[Records from a collection]
++++

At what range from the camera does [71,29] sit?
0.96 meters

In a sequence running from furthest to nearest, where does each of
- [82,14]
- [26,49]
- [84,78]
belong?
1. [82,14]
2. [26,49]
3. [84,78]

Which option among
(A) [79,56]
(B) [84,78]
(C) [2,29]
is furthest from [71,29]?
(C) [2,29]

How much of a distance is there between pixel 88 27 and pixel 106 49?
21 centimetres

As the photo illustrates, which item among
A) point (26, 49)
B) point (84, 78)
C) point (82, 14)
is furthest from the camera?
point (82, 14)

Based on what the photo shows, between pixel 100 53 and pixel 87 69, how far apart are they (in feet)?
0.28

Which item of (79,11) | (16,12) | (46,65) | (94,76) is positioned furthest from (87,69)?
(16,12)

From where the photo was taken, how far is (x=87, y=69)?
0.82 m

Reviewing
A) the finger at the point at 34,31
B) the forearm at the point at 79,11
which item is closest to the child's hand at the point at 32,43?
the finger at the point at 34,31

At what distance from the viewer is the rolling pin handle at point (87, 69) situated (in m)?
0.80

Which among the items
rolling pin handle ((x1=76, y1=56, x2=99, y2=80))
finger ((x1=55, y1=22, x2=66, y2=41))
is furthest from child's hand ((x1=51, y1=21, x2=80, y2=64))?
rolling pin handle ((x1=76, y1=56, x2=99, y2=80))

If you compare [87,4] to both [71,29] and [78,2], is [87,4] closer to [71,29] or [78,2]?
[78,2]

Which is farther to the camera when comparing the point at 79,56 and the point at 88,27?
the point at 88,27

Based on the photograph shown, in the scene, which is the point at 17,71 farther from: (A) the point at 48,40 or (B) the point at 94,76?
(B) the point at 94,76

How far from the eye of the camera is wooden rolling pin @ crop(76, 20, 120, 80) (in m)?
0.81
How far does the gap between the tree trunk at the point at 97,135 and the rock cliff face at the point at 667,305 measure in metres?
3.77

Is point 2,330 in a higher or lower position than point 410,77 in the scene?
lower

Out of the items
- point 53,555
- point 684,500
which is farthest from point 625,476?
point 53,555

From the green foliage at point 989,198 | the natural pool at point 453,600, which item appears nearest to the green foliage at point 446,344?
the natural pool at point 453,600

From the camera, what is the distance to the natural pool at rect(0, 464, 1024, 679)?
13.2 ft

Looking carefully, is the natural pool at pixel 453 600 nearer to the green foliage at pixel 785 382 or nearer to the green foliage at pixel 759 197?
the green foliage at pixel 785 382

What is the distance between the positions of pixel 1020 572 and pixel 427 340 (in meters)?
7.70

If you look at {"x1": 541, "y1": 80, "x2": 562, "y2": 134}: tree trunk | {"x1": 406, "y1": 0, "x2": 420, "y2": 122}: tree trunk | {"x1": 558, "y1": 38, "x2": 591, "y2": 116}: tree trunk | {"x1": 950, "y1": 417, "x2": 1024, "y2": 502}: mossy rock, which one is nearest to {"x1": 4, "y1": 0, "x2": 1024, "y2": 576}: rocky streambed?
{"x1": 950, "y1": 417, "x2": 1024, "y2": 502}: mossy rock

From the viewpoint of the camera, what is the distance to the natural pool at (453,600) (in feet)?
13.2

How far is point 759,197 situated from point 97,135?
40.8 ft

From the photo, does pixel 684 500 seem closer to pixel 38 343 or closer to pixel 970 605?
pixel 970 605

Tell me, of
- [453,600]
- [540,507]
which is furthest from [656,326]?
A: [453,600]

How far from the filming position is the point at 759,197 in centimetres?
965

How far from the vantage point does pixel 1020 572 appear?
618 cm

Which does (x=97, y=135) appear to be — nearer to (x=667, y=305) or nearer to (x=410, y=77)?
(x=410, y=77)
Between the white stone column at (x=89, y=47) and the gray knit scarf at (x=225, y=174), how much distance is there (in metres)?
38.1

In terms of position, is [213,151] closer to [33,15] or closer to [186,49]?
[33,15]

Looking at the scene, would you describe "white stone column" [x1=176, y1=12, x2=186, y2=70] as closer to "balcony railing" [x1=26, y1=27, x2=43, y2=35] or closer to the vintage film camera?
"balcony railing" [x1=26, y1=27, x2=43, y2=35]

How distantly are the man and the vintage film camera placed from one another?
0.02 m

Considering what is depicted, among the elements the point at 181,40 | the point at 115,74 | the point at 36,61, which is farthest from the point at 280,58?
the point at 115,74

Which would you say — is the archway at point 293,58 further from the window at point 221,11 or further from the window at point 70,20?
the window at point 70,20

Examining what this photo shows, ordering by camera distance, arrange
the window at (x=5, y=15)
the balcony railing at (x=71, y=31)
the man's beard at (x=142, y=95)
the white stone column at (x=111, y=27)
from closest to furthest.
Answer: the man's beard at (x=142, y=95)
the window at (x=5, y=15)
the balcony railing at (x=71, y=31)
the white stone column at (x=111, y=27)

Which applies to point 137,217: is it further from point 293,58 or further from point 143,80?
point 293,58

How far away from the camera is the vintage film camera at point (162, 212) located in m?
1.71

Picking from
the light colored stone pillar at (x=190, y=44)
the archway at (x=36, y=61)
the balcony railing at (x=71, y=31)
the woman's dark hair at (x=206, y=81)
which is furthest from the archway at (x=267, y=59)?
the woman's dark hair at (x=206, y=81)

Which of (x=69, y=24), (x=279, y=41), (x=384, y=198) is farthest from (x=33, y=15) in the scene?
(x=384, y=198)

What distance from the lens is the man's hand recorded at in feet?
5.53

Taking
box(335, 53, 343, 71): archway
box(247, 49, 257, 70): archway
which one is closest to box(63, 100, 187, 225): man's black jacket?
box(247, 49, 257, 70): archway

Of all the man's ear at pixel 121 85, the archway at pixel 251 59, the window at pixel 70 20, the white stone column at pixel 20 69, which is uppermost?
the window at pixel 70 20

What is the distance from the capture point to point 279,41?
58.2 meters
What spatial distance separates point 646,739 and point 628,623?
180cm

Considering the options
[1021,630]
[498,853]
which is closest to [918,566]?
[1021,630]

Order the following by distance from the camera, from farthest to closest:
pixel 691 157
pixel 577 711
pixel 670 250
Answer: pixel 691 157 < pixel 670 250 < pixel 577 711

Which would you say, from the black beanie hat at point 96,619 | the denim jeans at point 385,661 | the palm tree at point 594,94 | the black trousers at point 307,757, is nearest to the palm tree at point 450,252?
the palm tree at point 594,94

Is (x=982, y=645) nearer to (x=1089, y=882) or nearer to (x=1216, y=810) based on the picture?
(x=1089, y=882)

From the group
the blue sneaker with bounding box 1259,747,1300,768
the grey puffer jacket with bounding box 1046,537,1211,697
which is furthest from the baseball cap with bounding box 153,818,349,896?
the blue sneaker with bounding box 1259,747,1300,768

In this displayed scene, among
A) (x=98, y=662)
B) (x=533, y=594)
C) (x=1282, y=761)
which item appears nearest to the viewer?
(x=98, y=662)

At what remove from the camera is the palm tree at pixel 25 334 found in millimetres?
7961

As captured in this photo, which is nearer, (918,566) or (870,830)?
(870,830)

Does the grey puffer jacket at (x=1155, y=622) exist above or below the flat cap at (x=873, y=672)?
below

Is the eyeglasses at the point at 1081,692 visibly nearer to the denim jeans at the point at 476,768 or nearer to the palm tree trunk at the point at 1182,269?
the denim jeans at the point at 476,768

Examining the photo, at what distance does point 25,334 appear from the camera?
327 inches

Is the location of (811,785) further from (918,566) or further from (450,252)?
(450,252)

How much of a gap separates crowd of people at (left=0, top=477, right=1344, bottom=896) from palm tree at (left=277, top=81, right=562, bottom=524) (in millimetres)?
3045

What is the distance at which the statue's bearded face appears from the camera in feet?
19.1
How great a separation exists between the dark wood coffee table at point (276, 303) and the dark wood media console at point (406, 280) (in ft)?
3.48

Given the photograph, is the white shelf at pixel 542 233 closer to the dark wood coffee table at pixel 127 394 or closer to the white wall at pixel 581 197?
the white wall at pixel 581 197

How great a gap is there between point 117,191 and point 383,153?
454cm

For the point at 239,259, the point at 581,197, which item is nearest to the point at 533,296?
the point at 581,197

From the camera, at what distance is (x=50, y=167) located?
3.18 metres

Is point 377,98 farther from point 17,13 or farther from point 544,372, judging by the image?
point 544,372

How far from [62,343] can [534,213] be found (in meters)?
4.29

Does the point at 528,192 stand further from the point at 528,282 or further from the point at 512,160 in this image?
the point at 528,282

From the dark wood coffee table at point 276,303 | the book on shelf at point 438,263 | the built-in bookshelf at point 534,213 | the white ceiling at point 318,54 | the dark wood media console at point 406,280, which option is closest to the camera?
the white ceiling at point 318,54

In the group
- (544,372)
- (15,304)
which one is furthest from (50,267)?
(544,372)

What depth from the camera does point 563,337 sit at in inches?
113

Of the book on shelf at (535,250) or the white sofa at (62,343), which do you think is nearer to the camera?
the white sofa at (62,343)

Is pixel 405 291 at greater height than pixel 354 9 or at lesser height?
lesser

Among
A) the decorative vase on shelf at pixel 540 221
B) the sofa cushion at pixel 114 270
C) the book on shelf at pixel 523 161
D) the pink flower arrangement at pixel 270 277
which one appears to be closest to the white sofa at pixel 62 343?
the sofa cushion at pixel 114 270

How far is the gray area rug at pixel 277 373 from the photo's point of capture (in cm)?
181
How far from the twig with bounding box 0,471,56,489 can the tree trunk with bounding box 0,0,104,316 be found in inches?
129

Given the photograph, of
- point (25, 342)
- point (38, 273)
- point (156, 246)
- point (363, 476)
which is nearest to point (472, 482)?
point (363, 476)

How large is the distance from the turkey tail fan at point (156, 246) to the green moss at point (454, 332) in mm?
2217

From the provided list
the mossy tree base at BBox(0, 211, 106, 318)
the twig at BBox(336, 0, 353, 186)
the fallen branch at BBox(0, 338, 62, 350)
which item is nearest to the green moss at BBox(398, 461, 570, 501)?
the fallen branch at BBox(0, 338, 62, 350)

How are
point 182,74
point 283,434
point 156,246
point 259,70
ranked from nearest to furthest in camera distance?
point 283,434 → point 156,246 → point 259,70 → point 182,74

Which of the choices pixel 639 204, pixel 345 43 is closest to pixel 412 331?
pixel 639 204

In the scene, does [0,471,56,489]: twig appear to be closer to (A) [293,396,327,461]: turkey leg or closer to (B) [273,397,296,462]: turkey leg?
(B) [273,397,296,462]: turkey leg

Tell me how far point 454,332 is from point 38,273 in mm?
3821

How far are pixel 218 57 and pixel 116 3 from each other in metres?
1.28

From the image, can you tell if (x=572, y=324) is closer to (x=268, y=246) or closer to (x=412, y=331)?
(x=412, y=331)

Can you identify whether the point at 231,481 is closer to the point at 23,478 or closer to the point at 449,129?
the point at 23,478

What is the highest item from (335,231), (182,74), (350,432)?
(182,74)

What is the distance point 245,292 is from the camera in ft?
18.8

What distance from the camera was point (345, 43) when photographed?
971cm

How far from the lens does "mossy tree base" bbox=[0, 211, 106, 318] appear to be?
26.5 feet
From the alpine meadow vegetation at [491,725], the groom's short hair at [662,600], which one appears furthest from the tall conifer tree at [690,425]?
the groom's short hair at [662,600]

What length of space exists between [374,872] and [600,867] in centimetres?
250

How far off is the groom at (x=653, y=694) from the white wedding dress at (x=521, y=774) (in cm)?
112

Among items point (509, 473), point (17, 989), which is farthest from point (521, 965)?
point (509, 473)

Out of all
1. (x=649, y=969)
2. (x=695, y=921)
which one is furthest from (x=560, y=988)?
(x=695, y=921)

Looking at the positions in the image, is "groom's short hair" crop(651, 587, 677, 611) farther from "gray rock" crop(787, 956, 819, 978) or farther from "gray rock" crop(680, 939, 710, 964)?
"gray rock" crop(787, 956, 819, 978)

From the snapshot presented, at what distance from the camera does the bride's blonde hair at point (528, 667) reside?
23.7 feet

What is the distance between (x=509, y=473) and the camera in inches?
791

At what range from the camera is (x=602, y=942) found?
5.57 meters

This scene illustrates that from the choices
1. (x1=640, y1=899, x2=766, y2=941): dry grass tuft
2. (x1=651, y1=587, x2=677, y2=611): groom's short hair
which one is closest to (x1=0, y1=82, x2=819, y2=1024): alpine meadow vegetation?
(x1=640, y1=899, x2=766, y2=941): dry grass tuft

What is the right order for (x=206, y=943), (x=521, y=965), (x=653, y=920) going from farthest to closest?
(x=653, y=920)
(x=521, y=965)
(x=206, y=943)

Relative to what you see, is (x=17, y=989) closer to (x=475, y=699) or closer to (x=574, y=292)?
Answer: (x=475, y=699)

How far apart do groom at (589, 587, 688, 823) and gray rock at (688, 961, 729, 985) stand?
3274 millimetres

++++

> [Task goal]:
Each line from the one with "From the snapshot" through the last line of the records must be written out word for word. Include nothing else.

> [Task answer]:
From the snapshot presented, at what distance from the camera does the bride's blonde hair at point (528, 667) reside?
23.7 feet

What is the distance between (x=509, y=473) and the camera in inches?
791

At what range from the camera is (x=602, y=942) found?
5.57 meters

This scene illustrates that from the choices
1. (x1=640, y1=899, x2=766, y2=941): dry grass tuft
2. (x1=651, y1=587, x2=677, y2=611): groom's short hair
which one is closest to (x1=0, y1=82, x2=819, y2=1024): alpine meadow vegetation?
(x1=640, y1=899, x2=766, y2=941): dry grass tuft

What is the right order for (x=206, y=943), (x=521, y=965), (x=653, y=920) going from farthest to closest?
(x=653, y=920)
(x=521, y=965)
(x=206, y=943)

Relative to what you see, is (x=17, y=989) closer to (x=475, y=699) or closer to (x=574, y=292)?
Answer: (x=475, y=699)

How far apart do groom at (589, 587, 688, 823) and gray rock at (688, 961, 729, 985) stand?
3274 millimetres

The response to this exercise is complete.